TEXT SHOWN =
□ □ □ □

Public link to the pre-trained fine-tuned model: https://drive.google.com/drive/folders/1ShykW5wmMt2bWRx9AjdO36KUJBie4vkX?usp=sharing

In [None]:
# load fine-tuned model and tokenizer
model_name = "fine-tuned-roberta-large-mnli"
tokenizer = AutoTokenizer.from_pretrained(model_name)
model = AutoModelForSequenceClassification.from_pretrained(model_name)

def predict_textual_entailment(claim, evidence_sentences):
    # join evidence sentences into a single string
    evidence_text = " ".join(evidence_sentences)
    
    # encode claim and evidence text into token IDs
    encoded_dict = tokenizer.encode_plus(
                        claim,                      # claim text to encode
                        evidence_text,              # evidence text to encode
                        add_special_tokens = True,  # add [CLS] and [SEP] tokens
                        max_length = 512,           # truncate/pad to this length
                        padding = 'max_length',     # pad to max length
                        return_attention_mask = True, # return attention masks
                        return_tensors = 'pt'       # return PyTorch tensors
                   )

□ □ □ □

WORK TO DO =
a: Translate the comment "join evidence sentences into a single string" from the entailment prediction code into Spanish.
b: Continue the entailment prediction code after its last line.

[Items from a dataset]
□ □ □ □

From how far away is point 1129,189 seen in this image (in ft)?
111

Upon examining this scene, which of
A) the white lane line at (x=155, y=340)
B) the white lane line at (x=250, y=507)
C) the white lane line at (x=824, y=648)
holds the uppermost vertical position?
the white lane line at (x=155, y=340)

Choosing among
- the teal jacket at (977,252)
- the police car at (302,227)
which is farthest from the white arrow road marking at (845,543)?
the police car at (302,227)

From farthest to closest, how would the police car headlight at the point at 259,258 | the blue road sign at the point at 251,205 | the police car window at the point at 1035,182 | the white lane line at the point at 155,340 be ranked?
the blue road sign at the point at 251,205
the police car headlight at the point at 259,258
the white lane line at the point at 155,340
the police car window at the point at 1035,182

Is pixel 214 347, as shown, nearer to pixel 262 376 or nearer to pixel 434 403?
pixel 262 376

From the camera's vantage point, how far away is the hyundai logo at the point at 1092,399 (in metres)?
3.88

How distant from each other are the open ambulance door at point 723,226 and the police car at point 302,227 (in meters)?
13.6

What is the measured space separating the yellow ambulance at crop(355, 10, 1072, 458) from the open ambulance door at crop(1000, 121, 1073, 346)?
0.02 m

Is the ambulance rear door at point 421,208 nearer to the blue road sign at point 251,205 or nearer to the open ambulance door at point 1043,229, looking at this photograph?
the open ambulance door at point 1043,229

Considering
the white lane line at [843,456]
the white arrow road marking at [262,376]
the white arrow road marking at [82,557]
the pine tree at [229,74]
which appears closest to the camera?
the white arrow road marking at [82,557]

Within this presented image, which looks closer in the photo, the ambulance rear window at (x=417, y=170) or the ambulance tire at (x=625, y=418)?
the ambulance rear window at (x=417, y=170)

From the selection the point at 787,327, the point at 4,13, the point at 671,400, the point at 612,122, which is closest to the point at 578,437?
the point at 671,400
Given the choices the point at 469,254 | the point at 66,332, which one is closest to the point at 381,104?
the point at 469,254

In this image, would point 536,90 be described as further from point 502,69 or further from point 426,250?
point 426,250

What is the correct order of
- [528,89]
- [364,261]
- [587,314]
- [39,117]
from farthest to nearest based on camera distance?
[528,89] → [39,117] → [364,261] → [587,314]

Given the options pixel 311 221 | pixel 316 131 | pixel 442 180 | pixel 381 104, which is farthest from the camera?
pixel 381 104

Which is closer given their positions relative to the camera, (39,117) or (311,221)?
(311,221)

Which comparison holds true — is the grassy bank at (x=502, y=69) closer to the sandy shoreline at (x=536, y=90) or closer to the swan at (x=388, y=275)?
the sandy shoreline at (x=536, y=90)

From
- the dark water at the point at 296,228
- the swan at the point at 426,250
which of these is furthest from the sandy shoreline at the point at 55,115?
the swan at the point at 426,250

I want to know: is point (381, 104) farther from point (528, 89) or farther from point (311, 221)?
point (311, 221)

□ □ □ □

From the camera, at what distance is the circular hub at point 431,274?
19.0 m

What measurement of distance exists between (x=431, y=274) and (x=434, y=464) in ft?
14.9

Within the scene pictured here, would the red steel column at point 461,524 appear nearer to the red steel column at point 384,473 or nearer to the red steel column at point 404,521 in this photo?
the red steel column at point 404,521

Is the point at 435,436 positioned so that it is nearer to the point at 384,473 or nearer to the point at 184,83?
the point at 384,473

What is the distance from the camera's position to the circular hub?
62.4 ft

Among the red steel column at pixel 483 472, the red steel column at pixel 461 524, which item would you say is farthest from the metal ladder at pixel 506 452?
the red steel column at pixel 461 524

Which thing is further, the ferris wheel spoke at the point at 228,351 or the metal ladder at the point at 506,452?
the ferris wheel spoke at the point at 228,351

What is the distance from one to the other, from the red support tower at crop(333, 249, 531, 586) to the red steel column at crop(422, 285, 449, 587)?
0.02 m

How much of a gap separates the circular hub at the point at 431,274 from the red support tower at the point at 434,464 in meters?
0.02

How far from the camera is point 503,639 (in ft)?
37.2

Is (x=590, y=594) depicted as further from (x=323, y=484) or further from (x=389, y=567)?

□ □ □ □

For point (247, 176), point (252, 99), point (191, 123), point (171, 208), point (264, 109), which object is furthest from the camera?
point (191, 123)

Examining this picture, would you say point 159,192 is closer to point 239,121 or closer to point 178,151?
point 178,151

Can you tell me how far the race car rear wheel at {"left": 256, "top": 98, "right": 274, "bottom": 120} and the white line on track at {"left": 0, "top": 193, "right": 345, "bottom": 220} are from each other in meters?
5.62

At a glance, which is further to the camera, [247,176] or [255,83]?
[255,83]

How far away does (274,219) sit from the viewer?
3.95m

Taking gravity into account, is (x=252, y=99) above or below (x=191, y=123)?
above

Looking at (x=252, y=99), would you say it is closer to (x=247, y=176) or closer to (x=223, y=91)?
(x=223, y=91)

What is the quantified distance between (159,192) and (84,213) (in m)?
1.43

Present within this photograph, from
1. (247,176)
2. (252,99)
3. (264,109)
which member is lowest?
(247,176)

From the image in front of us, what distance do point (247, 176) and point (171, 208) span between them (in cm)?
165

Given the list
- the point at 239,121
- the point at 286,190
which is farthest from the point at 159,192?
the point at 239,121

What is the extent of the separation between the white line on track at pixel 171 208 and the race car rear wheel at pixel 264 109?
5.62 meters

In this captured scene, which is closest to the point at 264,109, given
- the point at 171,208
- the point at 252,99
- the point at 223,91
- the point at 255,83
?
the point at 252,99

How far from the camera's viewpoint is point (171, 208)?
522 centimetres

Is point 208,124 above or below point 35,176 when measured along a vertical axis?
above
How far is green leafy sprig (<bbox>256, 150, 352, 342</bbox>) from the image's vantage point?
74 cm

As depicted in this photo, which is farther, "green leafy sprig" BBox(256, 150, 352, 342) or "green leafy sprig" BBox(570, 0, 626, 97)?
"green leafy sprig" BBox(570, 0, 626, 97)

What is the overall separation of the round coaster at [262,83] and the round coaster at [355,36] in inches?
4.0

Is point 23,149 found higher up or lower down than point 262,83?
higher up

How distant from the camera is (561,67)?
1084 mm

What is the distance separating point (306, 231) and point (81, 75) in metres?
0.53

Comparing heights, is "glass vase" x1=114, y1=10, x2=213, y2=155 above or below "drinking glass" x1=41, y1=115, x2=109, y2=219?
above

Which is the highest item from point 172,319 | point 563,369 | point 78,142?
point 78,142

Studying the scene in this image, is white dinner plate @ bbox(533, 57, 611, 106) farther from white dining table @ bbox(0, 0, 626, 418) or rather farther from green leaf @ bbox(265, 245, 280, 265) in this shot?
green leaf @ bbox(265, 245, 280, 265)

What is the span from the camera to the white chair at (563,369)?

□ □ □ □

THE ANSWERS =
a: une las oraciones de evidencia en una sola cadena

b:
    
    # get token IDs and attention mask from encoded dictionary
    input_ids = encoded_dict['input_ids']
    attention_mask = encoded_dict['attention_mask']
    
    # predict the textual entailment label using the pre-trained model
    with torch.no_grad():
        logits = model(input_ids, attention_mask=attention_mask)
        entailment_probabilities = torch.softmax(logits[0], dim=1).tolist()[0]
        entailment_labels = ["REFUTES", "SUPPORTS", "NOT ENOUGH INFO"]
        predicted_textual_entailment = entailment_labels[entailment_probabilities.index(max(entailment_probabilities))]
    
    return predicted_textual_entailment

##Testing the model with custom claim-evidence pair

In [None]:
claim = "Manoj is taller than Suraj."
evidence = [
    "Suraj is taller than Purohit.", "Purohit is taller than Manoj."
]

# The correct label is REFUTES


print("Claim: ", claim)
print("Evidences: ")
cnt = 1
for evid in evidence:
  print(cnt, ": ", evid)
  cnt += 1
predicted_label = predict_textual_entailment(claim, evidence)
print("Label: ", predicted_label)

Claim:  Manoj is taller than Suraj.
Evidences: 
1 :  Suraj is taller than Purohit.
2 :  Purohit is taller than Manoj.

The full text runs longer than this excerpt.